Há quem argumente que tais companhias não deveriam ir a mercado, uma vez que seu acionista controlador — o Estado — poderia aceitar ter prejuízos em virtude de uma agenda política. Por esse prisma, não haveria como conciliar o interesse público com o privado. Esse argumento, contudo, é falacioso, porque os investidores que subscrevem o capital ou investem em ações de estatais estão cientes da natureza pública da SEM, claramente reconhecida no artigo 238 da Lei das S.As. Não obstante, confiam no valor patrimonial dessas sociedades mistas e também em sua lucratividade. Ou seja, nesse caso, não há configuração de conflito de interesses, visto que os acionistas minoritários privados tinham conhecimento dos fins para os quais a SEM foi criada — notadamente, a prestação de serviços públicos. Não há, portanto, fundamento para que questionem a não consideração do lucro como finalidade absoluta da SEM.

Nesse sentido, é preciso entender que a função dessas sociedades é atender ao interesse público primário (o da coletividade) e não ao chamado interesse público secundário (do aparelho estatal e seus agentes). Caso haja desvio dessa finalidade pelo acionista controlador, ele poderá ser responsabilizado conforme previsão legal. Em suma, a possibilidade de se desenvolver eficazmente a atividade pública (missão do Estado) e, ao mesmo tempo, gerar lucros (fator de atração de investimentos privados) é a razão da existência das SEMs. O mercado de capitais é o ambiente adequado para que isso ocorra de forma viável.

Por outro lado, é compreensível que a realidade das SEMs cause estranheza para alguns investidores desavisados. Assim, a conduta dos administradores dessas empresas, sobretudo quanto à divulgação de informações, deve buscar o máximo de transparência, de forma a satisfazer as expectativas dos acionistas. Não se trata, entretanto, de normatizar o assunto, uma vez que a legislação é clara ao sujeitar as companhias abertas de economia mista às normas expedidas pela Comissão de Valores Mobiliários (CVM), que já endereçam a questão em detalhe.

Cabe destacar, aliás, a eficiência da CVM como fiscalizadora. Isso ficou claro em 2008, no caso envolvendo o ex–governador de São Paulo Cláudio Salvador Lembo. Em razão da divulgação de fato sigiloso relacionado à oferta pública de distribuição de ações do Banco Nossa Caixa S.A., foi instaurado um processo administrativo sancionador pela autarquia.
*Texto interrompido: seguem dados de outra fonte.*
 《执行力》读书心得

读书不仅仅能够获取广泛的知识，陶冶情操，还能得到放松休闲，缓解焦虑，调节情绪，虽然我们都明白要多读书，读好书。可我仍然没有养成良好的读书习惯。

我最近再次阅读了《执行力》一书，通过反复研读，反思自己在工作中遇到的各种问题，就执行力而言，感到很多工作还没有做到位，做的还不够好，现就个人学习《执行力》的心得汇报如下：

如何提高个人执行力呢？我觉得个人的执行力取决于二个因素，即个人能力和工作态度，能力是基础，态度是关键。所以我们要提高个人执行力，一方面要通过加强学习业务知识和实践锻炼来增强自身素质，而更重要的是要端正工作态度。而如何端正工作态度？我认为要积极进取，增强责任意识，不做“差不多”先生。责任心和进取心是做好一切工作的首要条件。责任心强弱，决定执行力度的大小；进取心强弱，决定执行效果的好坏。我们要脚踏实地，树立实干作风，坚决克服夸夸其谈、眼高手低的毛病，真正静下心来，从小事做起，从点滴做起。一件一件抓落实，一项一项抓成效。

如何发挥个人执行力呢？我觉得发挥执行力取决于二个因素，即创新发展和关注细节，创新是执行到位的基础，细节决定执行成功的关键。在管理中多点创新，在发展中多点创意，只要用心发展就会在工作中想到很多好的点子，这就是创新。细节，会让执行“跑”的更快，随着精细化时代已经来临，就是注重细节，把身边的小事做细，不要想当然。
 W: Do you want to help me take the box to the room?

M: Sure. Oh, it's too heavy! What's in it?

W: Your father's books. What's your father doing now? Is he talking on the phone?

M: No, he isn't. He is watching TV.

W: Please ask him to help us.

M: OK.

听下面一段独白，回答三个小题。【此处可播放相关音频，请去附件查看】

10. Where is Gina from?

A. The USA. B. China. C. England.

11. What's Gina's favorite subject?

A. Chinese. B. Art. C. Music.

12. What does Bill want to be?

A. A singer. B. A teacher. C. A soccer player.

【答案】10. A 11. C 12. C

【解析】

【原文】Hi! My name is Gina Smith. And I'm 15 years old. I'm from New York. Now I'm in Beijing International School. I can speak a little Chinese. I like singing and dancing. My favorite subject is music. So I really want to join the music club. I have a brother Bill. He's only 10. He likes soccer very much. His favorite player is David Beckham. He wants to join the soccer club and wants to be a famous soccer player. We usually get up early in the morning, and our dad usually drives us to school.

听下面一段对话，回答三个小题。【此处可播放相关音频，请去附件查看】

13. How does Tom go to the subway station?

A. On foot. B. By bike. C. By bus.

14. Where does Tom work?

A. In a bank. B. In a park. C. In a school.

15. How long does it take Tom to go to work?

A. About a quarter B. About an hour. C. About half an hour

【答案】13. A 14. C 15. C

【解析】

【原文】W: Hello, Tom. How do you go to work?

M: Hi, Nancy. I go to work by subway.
Naquela ocasião, para extinguir o processo administrativo, e tendo em vista o caráter socioeducativo da medida, a CVM aceitou que ele assinasse um termo de compromisso no qual ficou claro que a regulamentação não prevê privilégios para empresas com participação do governo: “(…) O fato de se tratar de sociedade de economia mista não mitiga o dever de guardar sigilo ou de promover a divulgação imediata e isonômica de atos ou fatos considerados relevantes (…)’’, declarou Lembo em carta enviada a governadores de outros Estados como parte do acordo com a autarquia.